From the web interface menu select Admin > Reset Application

To find the Controller UUID in the controller:

From the Controller menu bar select the Configure Controller > Configure.
At the bottom of the page, you find the Controller UUID. Copy this value and use it to update your user information on the Server Interface or provide this value to your system administrator.
Note: This field appears editable to allow copying, but do not edit it. If the field is edited it has no effect.

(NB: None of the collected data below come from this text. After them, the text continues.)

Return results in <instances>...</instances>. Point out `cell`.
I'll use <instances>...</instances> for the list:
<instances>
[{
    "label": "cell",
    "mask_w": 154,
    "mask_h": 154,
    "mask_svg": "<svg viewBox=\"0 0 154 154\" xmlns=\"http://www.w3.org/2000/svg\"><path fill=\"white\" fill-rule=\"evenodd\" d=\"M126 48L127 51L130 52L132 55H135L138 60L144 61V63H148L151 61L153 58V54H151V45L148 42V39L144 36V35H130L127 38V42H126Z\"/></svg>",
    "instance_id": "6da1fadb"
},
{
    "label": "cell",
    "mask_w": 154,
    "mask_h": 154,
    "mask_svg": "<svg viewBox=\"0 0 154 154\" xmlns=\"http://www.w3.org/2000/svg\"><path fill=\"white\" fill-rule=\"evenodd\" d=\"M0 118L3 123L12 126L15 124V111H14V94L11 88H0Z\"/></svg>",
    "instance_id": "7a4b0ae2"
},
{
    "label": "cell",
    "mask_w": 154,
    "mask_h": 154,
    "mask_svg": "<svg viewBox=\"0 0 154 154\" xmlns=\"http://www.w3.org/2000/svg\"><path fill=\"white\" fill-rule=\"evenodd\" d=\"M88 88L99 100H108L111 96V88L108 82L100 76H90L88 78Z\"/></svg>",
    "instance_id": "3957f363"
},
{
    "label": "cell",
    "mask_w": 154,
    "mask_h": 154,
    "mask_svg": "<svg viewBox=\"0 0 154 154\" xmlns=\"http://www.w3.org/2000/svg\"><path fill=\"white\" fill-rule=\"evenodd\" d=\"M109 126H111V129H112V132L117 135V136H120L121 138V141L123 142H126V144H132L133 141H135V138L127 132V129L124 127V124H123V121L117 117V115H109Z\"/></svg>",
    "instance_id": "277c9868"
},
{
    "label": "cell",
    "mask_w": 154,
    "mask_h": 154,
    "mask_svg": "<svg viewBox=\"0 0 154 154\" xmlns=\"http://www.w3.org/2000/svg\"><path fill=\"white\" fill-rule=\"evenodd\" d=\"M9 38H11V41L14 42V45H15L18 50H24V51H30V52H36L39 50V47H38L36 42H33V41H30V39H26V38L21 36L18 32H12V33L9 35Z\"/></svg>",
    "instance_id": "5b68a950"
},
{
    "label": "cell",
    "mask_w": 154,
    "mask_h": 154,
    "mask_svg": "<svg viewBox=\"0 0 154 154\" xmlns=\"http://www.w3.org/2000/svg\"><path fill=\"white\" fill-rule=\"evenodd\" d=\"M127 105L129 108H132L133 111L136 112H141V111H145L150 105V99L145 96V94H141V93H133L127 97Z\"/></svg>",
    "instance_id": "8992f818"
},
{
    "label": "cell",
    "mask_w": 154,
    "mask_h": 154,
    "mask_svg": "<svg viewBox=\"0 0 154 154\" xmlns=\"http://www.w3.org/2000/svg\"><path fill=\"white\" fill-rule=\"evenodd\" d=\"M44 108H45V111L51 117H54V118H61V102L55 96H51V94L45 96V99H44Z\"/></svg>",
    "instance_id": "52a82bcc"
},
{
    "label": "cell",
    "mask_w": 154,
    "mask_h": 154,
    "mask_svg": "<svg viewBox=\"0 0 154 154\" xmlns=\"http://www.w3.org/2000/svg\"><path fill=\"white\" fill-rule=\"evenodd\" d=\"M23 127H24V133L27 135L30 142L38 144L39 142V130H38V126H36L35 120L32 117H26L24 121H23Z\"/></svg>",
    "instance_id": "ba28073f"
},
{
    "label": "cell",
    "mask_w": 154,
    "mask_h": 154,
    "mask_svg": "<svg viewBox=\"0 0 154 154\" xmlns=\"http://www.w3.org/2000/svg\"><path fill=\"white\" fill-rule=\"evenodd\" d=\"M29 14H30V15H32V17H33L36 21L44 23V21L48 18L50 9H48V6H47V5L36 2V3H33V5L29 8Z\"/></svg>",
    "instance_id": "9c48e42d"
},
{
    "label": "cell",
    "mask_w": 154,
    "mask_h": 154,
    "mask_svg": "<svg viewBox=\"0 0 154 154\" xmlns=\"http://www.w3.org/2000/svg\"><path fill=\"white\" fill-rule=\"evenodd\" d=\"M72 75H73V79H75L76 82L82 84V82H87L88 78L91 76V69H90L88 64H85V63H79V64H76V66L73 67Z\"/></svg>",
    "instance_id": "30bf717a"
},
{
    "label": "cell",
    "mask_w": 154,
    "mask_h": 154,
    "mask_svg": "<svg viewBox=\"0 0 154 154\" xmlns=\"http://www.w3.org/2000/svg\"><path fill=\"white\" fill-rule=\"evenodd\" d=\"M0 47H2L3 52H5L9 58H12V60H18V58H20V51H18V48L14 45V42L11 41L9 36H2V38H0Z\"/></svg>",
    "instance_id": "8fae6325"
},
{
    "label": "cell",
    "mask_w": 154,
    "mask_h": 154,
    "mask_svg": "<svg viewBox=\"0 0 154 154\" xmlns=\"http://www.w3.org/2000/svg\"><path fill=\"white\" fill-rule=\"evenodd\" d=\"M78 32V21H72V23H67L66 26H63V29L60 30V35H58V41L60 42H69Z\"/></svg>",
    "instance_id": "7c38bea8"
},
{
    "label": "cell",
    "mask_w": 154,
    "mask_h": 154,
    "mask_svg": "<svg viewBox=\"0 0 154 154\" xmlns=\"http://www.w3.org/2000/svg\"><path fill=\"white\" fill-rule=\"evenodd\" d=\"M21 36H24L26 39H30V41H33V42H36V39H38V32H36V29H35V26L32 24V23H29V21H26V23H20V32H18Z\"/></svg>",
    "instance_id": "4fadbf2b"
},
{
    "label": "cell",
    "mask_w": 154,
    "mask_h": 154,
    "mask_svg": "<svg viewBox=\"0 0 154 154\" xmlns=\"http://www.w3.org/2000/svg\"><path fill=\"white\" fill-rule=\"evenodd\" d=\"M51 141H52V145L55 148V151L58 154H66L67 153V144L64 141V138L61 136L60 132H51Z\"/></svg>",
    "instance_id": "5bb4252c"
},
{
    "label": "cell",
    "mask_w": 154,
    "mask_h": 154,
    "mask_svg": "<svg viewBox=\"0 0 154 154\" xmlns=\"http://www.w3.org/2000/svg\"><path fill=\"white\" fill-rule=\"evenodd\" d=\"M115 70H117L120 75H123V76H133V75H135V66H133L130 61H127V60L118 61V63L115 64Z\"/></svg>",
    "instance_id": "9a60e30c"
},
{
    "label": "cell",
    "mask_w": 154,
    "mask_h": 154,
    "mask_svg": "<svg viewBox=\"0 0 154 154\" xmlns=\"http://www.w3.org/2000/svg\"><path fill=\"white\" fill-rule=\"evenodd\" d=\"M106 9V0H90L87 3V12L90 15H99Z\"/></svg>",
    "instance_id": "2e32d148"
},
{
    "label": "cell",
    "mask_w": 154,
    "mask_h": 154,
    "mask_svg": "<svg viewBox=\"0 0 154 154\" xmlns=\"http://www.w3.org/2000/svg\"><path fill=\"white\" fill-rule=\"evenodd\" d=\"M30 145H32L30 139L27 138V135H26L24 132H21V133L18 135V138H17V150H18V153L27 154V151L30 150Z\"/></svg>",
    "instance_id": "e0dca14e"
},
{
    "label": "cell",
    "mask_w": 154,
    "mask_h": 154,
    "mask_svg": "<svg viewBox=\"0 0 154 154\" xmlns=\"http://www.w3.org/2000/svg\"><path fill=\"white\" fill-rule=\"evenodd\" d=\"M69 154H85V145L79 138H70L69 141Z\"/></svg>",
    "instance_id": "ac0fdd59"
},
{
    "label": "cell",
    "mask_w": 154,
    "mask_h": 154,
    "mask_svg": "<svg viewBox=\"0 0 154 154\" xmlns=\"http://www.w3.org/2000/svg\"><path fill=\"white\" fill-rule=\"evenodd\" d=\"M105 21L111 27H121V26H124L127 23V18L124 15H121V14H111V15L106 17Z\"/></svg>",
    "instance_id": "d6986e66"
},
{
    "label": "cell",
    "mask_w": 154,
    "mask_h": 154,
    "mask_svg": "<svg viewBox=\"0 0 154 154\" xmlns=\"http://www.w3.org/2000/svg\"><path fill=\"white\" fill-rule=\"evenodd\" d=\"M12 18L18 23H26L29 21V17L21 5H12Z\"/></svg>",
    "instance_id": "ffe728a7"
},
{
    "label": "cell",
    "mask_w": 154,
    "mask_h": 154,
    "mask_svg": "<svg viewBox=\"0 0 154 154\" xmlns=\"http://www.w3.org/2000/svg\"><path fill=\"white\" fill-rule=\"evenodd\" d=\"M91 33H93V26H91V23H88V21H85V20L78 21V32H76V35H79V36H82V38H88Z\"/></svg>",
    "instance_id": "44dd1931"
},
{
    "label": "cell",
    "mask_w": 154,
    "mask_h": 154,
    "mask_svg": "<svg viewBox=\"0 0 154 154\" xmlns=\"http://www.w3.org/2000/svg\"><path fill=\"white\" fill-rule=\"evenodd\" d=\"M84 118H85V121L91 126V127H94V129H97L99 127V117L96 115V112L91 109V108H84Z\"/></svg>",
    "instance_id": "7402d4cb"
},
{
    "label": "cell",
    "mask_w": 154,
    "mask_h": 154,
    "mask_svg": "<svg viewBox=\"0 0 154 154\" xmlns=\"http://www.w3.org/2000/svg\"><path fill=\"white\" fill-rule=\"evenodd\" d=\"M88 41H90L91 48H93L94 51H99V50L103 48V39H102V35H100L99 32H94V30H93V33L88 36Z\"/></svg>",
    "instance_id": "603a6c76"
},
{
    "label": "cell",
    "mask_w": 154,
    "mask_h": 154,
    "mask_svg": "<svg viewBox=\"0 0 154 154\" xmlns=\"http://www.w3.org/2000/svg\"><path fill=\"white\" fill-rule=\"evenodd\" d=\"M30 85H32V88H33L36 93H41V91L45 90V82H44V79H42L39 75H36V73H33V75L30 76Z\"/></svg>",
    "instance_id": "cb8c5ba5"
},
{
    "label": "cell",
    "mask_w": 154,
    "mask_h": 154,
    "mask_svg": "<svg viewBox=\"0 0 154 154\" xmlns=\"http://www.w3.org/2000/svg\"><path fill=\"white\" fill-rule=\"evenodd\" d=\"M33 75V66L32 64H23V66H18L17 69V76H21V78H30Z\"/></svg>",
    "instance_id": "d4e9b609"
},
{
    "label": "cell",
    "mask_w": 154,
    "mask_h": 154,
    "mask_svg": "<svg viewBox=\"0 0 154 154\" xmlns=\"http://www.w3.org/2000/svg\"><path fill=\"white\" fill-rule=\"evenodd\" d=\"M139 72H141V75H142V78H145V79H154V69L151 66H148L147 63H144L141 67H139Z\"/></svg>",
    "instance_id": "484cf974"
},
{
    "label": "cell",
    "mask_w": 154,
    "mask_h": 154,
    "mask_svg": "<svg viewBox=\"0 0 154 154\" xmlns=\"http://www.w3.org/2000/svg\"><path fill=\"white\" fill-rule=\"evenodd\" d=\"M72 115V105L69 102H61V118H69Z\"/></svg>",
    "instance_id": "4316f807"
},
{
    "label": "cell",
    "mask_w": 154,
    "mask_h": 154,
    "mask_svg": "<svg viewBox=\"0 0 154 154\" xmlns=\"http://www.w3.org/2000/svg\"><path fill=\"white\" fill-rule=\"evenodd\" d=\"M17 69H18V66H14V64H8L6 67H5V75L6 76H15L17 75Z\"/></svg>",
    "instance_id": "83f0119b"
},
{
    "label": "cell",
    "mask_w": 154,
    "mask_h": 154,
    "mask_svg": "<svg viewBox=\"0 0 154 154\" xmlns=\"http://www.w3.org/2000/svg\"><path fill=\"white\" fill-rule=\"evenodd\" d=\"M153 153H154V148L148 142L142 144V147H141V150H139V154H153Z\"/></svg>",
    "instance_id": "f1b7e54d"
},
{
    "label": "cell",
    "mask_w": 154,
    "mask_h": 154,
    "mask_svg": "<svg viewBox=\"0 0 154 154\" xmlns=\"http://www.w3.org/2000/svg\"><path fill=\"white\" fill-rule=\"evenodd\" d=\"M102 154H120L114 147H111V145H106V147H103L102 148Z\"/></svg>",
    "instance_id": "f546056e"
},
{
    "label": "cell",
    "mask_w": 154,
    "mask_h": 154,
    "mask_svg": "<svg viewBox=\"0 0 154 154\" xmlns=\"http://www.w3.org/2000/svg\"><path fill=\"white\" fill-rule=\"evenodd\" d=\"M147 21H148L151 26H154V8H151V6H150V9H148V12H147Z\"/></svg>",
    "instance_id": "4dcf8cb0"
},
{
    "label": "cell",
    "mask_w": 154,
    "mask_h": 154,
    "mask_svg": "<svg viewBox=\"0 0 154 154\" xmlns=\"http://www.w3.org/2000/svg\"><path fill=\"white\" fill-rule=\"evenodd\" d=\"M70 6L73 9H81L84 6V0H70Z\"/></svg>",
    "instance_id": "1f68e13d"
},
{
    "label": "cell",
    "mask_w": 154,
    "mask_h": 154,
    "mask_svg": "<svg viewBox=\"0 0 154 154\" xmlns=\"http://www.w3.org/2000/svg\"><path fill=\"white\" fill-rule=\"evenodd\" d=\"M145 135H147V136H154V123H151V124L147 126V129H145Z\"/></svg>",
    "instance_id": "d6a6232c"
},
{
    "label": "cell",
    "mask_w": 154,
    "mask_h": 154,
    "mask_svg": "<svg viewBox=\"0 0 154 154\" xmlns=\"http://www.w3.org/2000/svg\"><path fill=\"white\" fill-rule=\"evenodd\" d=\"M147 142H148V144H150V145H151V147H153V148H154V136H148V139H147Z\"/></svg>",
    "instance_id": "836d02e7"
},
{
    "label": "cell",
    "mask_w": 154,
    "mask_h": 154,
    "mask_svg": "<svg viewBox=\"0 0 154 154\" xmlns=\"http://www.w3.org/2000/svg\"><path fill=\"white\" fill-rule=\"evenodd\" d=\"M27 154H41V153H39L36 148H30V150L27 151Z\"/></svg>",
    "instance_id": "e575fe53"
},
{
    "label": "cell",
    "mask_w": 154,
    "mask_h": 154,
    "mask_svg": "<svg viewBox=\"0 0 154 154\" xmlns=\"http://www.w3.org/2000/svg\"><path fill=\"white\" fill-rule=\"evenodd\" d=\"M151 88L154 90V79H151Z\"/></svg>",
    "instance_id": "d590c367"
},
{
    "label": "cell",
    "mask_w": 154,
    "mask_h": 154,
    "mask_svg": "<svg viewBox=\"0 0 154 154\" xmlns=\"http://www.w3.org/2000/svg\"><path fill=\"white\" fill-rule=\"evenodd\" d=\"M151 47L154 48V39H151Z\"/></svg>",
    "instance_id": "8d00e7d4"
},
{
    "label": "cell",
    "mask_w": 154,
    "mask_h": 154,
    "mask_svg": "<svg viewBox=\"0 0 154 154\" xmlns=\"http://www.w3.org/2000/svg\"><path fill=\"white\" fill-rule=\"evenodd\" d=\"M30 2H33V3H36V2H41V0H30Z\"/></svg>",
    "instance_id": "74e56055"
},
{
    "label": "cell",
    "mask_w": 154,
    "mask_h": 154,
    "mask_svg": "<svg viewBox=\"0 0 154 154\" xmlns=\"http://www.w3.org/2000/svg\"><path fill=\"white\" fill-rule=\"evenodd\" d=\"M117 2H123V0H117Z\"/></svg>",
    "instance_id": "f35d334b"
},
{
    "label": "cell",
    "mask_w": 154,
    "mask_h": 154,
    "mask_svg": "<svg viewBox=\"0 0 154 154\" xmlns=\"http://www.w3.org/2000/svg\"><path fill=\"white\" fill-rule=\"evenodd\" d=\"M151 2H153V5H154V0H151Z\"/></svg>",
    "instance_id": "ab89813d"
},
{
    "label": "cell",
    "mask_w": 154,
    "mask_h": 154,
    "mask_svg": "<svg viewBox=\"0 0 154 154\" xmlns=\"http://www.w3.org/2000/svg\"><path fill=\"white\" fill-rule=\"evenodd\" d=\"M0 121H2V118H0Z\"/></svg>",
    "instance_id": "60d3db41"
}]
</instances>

To update the user detail on the Server Interface:

As an Administrator user from All Users list, select Edit User.
A User can edit its own information from the My Details option available from the User Icon on the web interface menu.
Insert the Controller UUID in the User Controller UUIDs: field. More than one Controller UUID can be added using the “;” separator.
Click Submit at the bottom of the page.

Additional Options

The generation of the Controller UUID is based on unique machine information.
Setting the property rc.unattended.force.customized.uuid to True introduces a personal pass code element in the computation of the UUID.
The personal or custom pass code is user defined.
When the controller is started, the user is asked to input a personal pass code that is used in the computation of the Controller UUID along with other elements. Every time the controller is started, the user must insert the same personal pass code to compute the same Controller UUID.
The same personal passcode used in different controller machines creates different Controller UUID.